What is clear is that the condition of the teeth of young people in this town is not as it should be – and something needs to be done.
Debate has raged for decades about the idea, and the town’s Primary Care Trust believes fluoride would improve the state of children’s teeth.
Those against, however, believe compulsory medication is wrong – should we be forced to accept fluoride? -and some have linked it to cancer and the deterioration of bones.
Evidence as to whether or not this is actually true is unclear, but where there remains a doubt caution needs to be taken.

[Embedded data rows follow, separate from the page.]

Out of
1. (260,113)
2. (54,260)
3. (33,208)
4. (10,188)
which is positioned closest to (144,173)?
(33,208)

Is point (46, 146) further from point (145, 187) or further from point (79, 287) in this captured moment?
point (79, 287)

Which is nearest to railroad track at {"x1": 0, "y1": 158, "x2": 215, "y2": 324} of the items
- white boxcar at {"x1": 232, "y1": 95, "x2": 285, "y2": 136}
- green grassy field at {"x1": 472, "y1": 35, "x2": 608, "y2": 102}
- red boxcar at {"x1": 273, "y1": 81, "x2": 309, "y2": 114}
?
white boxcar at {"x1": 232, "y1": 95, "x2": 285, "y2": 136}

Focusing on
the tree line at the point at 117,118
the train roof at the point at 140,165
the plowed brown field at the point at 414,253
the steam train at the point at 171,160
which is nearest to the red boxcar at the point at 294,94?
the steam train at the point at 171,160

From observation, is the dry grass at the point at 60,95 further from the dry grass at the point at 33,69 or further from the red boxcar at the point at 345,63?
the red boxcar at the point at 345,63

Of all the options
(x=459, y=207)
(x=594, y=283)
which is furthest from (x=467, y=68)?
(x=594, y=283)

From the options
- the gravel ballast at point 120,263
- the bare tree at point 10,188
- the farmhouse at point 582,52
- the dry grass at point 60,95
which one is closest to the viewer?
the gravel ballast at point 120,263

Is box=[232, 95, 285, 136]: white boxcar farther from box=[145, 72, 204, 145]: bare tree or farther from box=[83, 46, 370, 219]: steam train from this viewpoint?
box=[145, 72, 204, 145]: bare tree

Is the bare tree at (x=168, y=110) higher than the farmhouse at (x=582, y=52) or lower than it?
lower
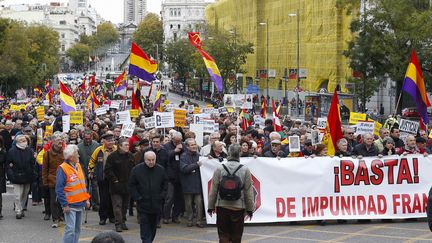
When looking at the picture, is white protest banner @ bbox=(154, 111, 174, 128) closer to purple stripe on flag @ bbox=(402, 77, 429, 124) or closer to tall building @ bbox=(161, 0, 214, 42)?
purple stripe on flag @ bbox=(402, 77, 429, 124)

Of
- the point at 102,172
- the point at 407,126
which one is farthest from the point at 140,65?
the point at 102,172

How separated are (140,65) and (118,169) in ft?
38.0

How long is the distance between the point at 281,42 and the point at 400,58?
28.1 meters

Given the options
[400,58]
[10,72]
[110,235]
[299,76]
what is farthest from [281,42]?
[110,235]

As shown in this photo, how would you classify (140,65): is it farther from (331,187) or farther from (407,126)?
(331,187)

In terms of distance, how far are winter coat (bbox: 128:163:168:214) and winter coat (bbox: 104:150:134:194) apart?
6.51 feet

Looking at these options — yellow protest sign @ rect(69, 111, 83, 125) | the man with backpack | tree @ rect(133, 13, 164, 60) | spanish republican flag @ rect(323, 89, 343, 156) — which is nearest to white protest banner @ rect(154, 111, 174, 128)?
spanish republican flag @ rect(323, 89, 343, 156)

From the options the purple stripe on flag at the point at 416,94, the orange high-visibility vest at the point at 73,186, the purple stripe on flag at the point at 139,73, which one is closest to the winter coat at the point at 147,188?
the orange high-visibility vest at the point at 73,186

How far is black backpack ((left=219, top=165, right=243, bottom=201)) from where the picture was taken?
935 cm

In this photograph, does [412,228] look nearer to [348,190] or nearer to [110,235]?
[348,190]

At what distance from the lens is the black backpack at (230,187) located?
935 cm

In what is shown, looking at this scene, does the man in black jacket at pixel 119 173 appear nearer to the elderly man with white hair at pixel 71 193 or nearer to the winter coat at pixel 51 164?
the winter coat at pixel 51 164

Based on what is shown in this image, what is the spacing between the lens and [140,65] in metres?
23.8

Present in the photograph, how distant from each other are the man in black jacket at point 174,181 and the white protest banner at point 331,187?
45 centimetres
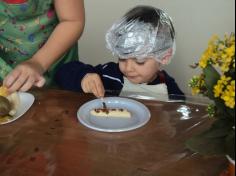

There is no doubt that a referendum – there has been one before that resulted in a majority voting against fluoridation – will cost a lot of money, but without it the decision will be made without the general public having a say.
Another option would be to educate parents and children as to how teeth can be protected – less fizzy drinks and sweets would be a start.
We agree that action needs to be taken, but we also believe that the public should be consulted before a far-reaching move such as the introduction of fluoride into the water of this town is taken.
A referendum would not bind the decision-makers at the relevant health authorities, but would act as a very strong indicator as to the feelings of the people of this town.